» Исходный текст:
Напомню еще раз слова Аркадия из финала романа: «Кончив же записки и дописав последнюю строчку, я вдруг почувствовал, что перевоспитал самого себя…» Но вот что следует дальше: «…перевоспитал самого себя именно процессом припоминания и записывания».

Вот, вероятно, ключ к нашей тайне. Каждое из последних простых трех слов – незаменимо, в каждом – поразительная глубина и прозрачность. Да, это именно процесс, трудный, долгий (а не «скорый подвиг»). Это процесс беспощадного припоминания. Без такого припоминания ничего не выйдет. Вспомним только, как Аркадий заставляет себя припомнить, что именно он произнес те слова, которые оказались последней каплей, переполнившей страдания Ольги, которые обернулись последним толчком к ее самоубийству… А записать все это – еще труднее.

Процесс припоминания и записывания…

Ключ к тайне романа дан, в сущности, в первых его строках:

«Не утерпев, я сел записывать эту историю моих первых шагов на жизненном поприще, тогда как мог бы обойтись и без того. Одно знаю наверное: никогда уж более не сяду писать мою автобиографию, даже если проживу до ста лет. Надо быть слишком подло влюбленным в себя, чтобы писать без стыда о самом себе. Тем только себя извиняю, что не для того пишу, для чего все пишут, то есть не для похвал читателя. Если я вдруг вздумал записать слово в слово все, что случилось со мной с прошлого года, то вздумал это вследствие внутренней потребности: до того я поражен всем свершившимся».

«Не утерпев, я сел записывать…»

Роман начинается с деепричастия, с нетерпеливого деепричастия! Бесподобное, изумительно точное поэтическое начало, выражающее, как убедимся, весь характер Подростка, скрывающее ликование от найденной истины, сверкающее отблеском внутреннего света.

«Не утерпев, я сел записывать…»

Какой чистый звонкий мальчишеский голос.

Серебряный камертон романа.

Задиристое «мог бы обойтись и без того» тут же опровергается: «…вздумал это вследствие внутренней потребности: до того я поражен всем свершившимся». Не мог обойтись! Не мог, потому что поражен вопиющим несоответствием между тем, что думал о себе и о мире, и тем, что такое он сам и мир являются на самом деле. Не мог обойтись, потому что осознать это несоответствие сделалось «внутренней потребностью». Не мог, потому что совесть подсказала: не сядешь писать сейчас – никогда уже более не сядешь. Сколько миллионов великих дел не осуществилось «только» оттого, что был пропущен подходящий момент. «Лови Петра с утра, а ободняет, так провоняет», – любимейшая пословица Достоевского. Подросток сумел поймать своего Петра. Усаживаясь за свои «Записки», он предчувствует, что идет на подвиг, а закончив их, сам удивлен, сам потрясен: он уже не тот, что прежде! «Кончив же записки и дописав последнюю строчку, я вдруг почувствовал, что перевоспитал самого себя именно процессом припоминания и записывания». Подвиг свершился. Между этими словами, между двумя этими деепричастиями, – «Не утерпев, я сел записывать…» и «Кончив же записки и дописав последнюю строчку…» – и расположено все остальное, как между полюсами магнита. Отбросьте их, не поразитесь ими, не прочитайте роман под воздействием этих главных силовых линий его, перед вами развернется довольно обычная история приключений, злоключений подростка. Подвиг, духовный подвиг его – исчезнет!

» Задание 1: Какую пословицу исходный текст называет любимейшей пословицей Достоевского?
» Задание 2: Продолжите исходный текст о записках Аркадия, начав сразу после его последнего предложения.

» Выдержки из материала:

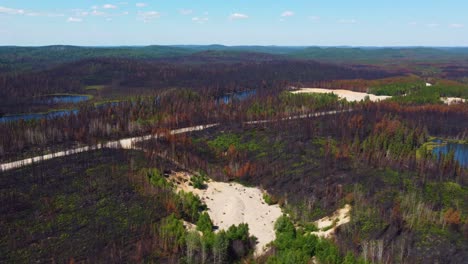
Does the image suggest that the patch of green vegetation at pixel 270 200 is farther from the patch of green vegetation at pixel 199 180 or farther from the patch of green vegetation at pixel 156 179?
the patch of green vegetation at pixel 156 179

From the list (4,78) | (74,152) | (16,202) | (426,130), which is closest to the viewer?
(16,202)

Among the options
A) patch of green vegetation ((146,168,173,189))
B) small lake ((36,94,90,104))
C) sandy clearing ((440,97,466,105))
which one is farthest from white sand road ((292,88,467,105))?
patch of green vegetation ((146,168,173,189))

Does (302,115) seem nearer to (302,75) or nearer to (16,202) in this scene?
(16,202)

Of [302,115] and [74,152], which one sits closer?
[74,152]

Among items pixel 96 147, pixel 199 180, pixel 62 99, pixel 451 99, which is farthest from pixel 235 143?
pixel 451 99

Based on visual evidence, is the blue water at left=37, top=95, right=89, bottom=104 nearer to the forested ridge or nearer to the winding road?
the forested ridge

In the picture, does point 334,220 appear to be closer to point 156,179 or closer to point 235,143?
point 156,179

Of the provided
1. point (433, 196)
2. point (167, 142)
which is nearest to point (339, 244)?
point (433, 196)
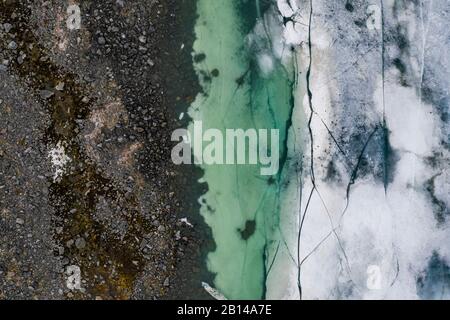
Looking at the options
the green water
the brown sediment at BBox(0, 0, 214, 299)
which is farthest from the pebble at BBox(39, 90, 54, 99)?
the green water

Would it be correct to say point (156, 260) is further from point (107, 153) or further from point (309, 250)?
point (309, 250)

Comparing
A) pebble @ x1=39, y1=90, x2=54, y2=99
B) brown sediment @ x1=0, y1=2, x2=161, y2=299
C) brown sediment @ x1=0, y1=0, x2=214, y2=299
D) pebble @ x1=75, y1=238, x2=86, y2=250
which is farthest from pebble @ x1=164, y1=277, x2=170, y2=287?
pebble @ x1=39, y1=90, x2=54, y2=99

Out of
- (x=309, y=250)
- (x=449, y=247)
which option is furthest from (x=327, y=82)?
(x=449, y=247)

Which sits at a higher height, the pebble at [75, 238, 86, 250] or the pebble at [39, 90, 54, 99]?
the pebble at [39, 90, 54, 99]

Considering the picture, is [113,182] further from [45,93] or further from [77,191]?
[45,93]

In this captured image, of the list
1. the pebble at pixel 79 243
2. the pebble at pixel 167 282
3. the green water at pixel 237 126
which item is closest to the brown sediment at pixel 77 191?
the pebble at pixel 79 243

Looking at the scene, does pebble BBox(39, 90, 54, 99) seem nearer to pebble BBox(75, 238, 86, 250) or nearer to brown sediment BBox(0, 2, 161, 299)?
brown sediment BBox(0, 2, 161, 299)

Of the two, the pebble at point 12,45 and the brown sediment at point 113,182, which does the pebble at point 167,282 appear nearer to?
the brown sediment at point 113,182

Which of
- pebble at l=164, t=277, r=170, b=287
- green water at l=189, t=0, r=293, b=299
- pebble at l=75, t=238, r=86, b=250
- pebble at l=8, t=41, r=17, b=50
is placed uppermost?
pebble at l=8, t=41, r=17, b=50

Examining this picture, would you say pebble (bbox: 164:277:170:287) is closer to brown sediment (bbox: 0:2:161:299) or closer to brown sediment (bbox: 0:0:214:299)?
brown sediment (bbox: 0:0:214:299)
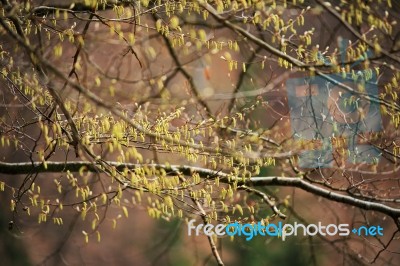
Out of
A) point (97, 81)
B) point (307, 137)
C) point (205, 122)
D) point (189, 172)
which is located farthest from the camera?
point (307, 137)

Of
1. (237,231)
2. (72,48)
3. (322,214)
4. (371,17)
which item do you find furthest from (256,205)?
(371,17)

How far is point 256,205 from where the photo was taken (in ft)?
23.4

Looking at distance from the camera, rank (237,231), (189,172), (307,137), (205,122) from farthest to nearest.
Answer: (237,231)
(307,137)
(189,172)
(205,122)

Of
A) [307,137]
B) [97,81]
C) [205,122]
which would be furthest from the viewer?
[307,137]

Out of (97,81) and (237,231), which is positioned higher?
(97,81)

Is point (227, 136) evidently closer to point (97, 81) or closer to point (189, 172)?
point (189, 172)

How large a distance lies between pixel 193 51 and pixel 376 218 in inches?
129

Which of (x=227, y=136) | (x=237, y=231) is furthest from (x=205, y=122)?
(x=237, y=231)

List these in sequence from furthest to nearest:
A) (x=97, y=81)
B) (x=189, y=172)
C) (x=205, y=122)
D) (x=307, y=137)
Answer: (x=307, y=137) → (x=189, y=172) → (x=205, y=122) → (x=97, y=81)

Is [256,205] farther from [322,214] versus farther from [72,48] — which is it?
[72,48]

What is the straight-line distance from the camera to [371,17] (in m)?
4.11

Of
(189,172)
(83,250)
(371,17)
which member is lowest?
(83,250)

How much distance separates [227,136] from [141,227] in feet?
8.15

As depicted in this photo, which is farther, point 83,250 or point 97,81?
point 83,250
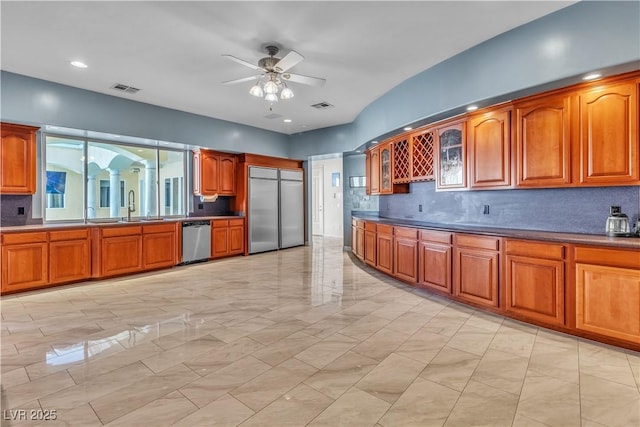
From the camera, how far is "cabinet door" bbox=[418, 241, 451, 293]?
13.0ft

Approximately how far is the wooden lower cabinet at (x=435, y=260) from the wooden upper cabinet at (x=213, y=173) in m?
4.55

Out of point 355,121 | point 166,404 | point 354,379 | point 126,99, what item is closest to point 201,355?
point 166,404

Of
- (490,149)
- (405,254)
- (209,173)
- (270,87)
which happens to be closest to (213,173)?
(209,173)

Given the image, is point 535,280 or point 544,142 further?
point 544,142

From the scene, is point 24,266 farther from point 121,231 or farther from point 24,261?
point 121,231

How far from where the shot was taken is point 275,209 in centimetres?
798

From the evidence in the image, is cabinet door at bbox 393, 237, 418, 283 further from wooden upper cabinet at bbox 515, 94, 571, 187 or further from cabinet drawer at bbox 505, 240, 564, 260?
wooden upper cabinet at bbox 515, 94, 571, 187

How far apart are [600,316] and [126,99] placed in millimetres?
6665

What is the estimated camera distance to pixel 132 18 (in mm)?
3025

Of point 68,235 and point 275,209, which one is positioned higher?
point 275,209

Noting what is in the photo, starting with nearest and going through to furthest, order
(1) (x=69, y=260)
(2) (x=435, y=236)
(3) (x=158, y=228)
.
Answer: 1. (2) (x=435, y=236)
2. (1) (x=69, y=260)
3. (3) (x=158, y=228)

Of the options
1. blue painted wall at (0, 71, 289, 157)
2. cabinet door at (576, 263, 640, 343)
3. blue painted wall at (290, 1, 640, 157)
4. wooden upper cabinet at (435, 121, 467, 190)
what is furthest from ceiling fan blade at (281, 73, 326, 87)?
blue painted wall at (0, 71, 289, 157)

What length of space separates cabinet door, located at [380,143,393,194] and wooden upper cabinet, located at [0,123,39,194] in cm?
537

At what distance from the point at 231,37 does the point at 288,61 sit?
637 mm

* * *

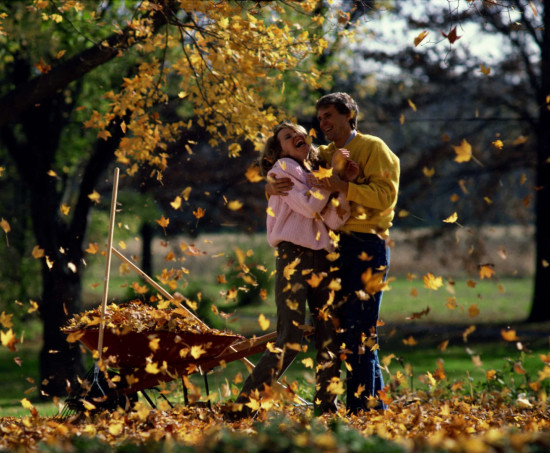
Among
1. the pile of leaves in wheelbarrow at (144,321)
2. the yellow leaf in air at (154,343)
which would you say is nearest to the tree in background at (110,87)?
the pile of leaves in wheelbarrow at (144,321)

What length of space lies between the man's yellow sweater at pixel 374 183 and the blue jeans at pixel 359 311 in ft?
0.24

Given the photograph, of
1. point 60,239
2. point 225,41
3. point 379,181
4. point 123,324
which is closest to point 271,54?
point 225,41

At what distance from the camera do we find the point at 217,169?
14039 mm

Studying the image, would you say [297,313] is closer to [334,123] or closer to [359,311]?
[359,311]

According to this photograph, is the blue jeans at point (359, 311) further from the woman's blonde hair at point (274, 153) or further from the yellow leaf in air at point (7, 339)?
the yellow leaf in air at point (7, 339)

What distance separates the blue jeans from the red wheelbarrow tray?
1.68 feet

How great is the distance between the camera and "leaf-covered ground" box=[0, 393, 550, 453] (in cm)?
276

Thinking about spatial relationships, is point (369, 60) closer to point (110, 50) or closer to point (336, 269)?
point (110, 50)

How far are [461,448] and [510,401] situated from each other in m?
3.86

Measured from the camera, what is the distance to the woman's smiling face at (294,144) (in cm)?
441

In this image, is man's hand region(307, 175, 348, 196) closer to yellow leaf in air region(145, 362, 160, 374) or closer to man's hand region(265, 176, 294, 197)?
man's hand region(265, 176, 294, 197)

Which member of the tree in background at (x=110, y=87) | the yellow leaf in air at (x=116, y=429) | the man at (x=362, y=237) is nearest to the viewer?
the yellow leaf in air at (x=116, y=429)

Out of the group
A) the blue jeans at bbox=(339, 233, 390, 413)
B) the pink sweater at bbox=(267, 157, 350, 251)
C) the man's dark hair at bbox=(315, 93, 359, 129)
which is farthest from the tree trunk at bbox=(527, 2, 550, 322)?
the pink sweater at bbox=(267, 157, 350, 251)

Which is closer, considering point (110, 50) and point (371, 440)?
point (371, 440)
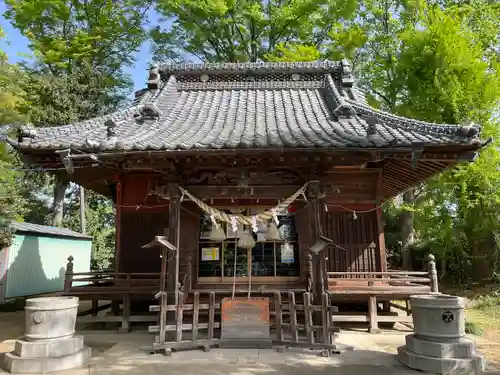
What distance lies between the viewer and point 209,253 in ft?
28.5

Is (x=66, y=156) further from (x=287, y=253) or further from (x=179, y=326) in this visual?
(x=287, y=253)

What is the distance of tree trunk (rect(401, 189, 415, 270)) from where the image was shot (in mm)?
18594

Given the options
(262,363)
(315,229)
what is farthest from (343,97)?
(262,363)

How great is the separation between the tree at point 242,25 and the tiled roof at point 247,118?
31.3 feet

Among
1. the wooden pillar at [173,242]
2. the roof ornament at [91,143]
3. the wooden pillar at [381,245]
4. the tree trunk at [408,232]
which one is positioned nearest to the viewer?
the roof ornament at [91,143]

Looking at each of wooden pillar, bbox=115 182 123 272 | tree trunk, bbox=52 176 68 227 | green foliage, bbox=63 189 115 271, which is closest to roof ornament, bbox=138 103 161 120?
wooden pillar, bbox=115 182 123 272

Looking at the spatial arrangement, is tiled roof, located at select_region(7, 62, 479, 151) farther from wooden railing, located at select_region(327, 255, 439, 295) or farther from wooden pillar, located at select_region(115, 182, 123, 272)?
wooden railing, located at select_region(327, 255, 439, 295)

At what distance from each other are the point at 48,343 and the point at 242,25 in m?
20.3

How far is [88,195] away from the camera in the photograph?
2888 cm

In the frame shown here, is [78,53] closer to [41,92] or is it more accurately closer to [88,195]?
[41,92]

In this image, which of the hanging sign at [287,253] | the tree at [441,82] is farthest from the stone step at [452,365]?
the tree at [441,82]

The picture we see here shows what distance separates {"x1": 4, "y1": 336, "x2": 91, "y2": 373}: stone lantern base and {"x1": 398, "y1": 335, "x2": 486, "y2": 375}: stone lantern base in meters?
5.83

* * *

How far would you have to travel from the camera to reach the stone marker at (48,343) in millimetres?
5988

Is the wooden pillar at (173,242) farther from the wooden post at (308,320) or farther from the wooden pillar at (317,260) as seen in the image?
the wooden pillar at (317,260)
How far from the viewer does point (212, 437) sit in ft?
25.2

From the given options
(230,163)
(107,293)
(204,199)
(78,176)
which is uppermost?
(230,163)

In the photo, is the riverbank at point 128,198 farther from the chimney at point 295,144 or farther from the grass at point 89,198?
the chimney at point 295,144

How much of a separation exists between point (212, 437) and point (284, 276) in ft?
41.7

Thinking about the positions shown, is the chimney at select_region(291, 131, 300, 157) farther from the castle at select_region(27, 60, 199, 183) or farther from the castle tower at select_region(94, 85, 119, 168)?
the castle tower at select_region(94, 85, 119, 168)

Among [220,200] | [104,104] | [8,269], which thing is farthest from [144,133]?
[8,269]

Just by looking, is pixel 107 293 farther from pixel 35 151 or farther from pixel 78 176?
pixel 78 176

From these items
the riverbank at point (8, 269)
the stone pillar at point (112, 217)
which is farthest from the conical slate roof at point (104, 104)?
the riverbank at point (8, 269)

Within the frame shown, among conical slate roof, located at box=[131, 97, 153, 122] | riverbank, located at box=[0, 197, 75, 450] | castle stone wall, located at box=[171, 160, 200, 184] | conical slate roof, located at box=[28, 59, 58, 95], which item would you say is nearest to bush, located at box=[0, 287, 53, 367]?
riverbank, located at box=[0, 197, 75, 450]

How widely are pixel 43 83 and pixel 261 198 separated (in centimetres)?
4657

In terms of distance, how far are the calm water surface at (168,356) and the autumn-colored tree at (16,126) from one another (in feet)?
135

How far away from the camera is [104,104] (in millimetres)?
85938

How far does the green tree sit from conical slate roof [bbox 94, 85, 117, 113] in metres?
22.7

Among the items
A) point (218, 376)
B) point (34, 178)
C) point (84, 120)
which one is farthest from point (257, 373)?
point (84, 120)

» Ответ 1: «Лови Петра с утра, а ободняет, так провоняет».

» Ответ 2:
Задумаемся серьезно над тем простым фактом, что весь роман написан от имени Аркадия, что каждая строчка, страница, буква принадлежит ему. Это не кто-то о нем. Это он сам о себе. Задумаемся, сколько времени он писал свои записки, каких трудов ему это стоило. Это же не просто «условный прием». Это так и есть, то есть мы верим, верим в это. И мы бы так написали, если б… если б могли. В этом-то все и дело. То, что случилось с ним, Аркадием, может случиться и случается почти с каждым подростком (по-своему, конечно). Но его счастье – его подвиг – вовсе не в том, что в последнюю минуту он смог удержаться и не упасть окончательно в бездну преступления. Его подвиг, его нескорый подвиг в том именно, что после всего случившегося он нашел в себе силы все припомнить и записать, и вдруг оказалось, что записать – записать всю правду о себе – несравненно труднее, страшнее даже, чем припомнить.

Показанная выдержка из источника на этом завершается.